_Problem details_: From the line containing "החיילים⁩ – תמונה ⁦2⁩" to the last line of the listing, both included, copy every line exactly and drop the pictures.

_Source material_:
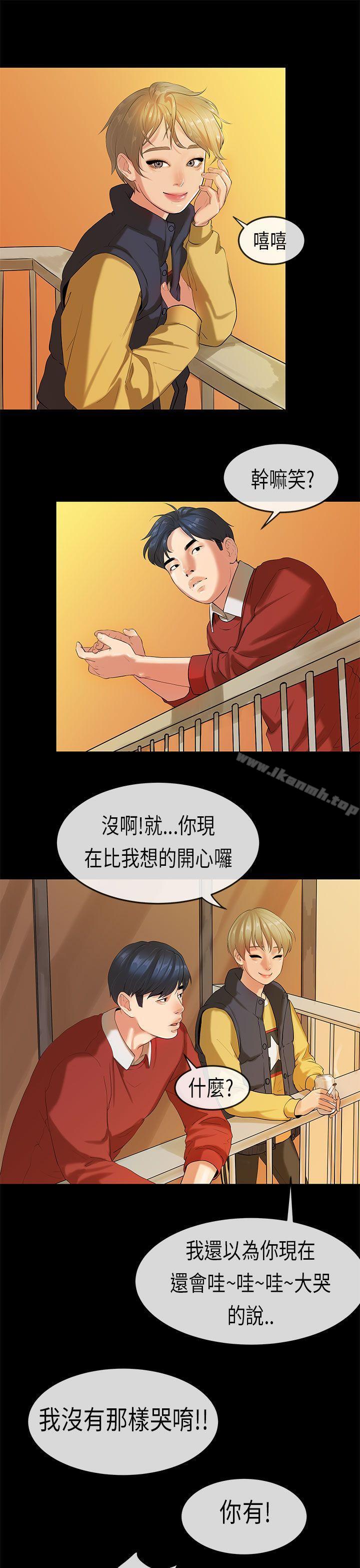 《初戀症候群(完結)》漫画 第17話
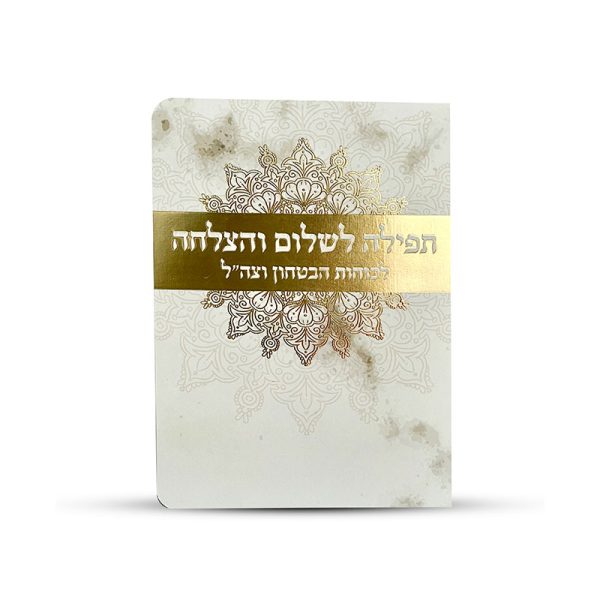 ⁦תפילה לשלום החיילים⁩ – תמונה ⁦2⁩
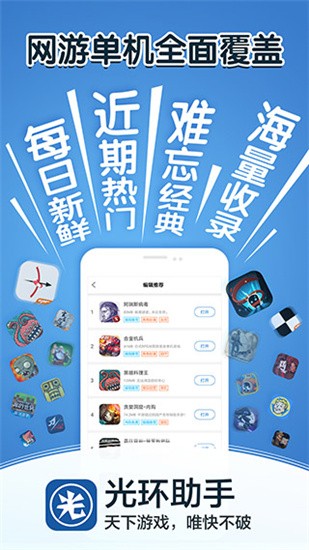 光环助手app正式版图4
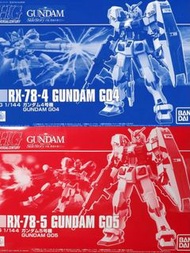 一套兩盒高達模型 HG 1/144 RX-78-4 G04 及RX-78-5 G05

_Response for this exercise_:
 ⁦תפילה לשלום החיילים⁩ – תמונה ⁦2⁩
 光环助手app正式版图4
 一套兩盒高達模型 HG 1/144 RX-78-4 G04 及RX-78-5 G05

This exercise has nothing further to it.